Fr, 24. November 2017

Bildungsstudien

11.12.2012 17:26

Claudia Schmied: „Methodisch bereits in der Oberliga“

Bei den Volksschul-Vergleichsstudien PIRLS und TIMSS sowie bei den Bildungsstandards für Mathematik haben Österreichs Schüler eher schlecht abgeschnitten (siehe Infobox). Für Bildungsministerin Claudia Schmied zeigen die Tests allerdings nicht nur Negatives, wie sie am Dienstag bei der Präsentation der Bildungsstandard-Ergebnisse sagte. Allein mit der Durchführung solcher Tests habe sich Österreich "methodisch in die Oberliga der OECD katapultiert". Bei den Ergebnissen werde sich unser Land hingegen erst in fünf bis zehn Jahren in der "Oberliga" befinden.

Bezüglich PIRLS und TIMSS erklärte die Unterrichtsministerin, es sei "natürlich betrüblich", dass bei der Lesekompetenz noch keine Verbesserung erkennbar sei.
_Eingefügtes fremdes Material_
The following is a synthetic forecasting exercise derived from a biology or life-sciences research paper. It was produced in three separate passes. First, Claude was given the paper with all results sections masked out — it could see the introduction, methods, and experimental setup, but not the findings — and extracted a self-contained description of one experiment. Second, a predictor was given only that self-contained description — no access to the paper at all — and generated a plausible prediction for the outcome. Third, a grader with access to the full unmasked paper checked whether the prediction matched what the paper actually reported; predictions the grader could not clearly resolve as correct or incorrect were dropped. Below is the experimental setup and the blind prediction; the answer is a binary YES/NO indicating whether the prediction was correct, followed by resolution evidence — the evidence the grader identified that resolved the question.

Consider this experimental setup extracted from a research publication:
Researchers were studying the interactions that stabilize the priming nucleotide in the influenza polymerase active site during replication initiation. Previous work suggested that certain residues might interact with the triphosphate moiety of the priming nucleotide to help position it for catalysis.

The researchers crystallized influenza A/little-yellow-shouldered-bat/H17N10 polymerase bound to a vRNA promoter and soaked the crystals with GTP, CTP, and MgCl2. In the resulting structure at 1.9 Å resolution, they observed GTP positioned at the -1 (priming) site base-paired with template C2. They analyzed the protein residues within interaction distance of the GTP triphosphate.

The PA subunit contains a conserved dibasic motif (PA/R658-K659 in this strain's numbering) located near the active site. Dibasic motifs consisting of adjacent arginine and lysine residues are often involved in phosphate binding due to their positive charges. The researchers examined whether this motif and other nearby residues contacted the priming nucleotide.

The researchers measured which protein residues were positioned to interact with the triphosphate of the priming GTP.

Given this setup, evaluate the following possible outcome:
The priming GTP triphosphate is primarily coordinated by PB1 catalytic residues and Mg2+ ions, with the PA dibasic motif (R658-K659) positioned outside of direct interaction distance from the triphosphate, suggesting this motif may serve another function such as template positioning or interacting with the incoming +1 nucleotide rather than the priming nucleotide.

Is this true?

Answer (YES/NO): NO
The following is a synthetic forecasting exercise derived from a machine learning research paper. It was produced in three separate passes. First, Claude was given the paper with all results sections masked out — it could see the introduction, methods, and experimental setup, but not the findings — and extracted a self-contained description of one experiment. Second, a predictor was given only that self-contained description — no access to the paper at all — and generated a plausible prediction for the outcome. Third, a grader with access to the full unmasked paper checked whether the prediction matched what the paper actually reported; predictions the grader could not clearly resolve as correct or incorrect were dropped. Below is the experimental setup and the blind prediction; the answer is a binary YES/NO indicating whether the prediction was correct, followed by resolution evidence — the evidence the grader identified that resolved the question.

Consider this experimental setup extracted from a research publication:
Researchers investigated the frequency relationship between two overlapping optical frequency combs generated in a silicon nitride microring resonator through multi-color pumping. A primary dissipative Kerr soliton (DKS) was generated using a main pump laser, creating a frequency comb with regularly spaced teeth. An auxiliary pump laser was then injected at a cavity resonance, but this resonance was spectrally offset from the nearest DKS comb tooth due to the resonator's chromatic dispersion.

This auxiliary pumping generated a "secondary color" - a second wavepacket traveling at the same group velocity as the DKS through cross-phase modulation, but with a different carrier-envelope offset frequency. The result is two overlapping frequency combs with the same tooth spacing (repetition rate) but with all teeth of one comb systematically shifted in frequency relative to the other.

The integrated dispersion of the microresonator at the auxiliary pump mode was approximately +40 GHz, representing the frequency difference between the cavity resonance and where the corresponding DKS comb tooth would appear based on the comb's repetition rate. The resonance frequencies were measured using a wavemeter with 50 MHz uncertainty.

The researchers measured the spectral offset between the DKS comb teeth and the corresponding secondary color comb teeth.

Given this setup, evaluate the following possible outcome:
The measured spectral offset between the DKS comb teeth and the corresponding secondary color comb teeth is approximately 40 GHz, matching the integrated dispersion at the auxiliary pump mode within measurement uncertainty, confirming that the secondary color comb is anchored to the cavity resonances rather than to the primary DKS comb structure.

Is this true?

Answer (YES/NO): YES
Angesichts steigender Anteile von Volksschülern, in deren Familien nicht Deutsch gesprochen wird, müsse Österreich vor allem bei der Sprachförderung zulegen. Aber auch an den Volksschulen hofft sie auf Verbesserung durch die Bildungsstandards, die dort 2013 in Mathematik und 2014 in Deutsch erstmals abgefragt werden. "Hier werden große Entwicklungsprozesse in Gang gesetzt."

Angesichts der Ergebnisse der Bildungsstandards in Mathematik gebe es jedenfalls genug zu tun: Der "Reality Check" an allen Schulen habe klar die Problemfelder wie städtische Ballungsräume, geringer Bildungsstand der Eltern oder Migrationshintergrund aufgezeigt. "Das sind die Barrieren, die es mit gezielter Schulentwicklung zu überwinden gilt." Österreich müsse vor allem die Gruppe jener 17 Prozent der Schüler verringern, die die Standards diesmal nicht erreicht haben. "Das öffentliche Bildungssystem muss es schaffen, alle Schüler mindestens auf Kompetenzstufe 1 zu bringen, um ihnen Entwicklungsperspektiven zu ermöglichen."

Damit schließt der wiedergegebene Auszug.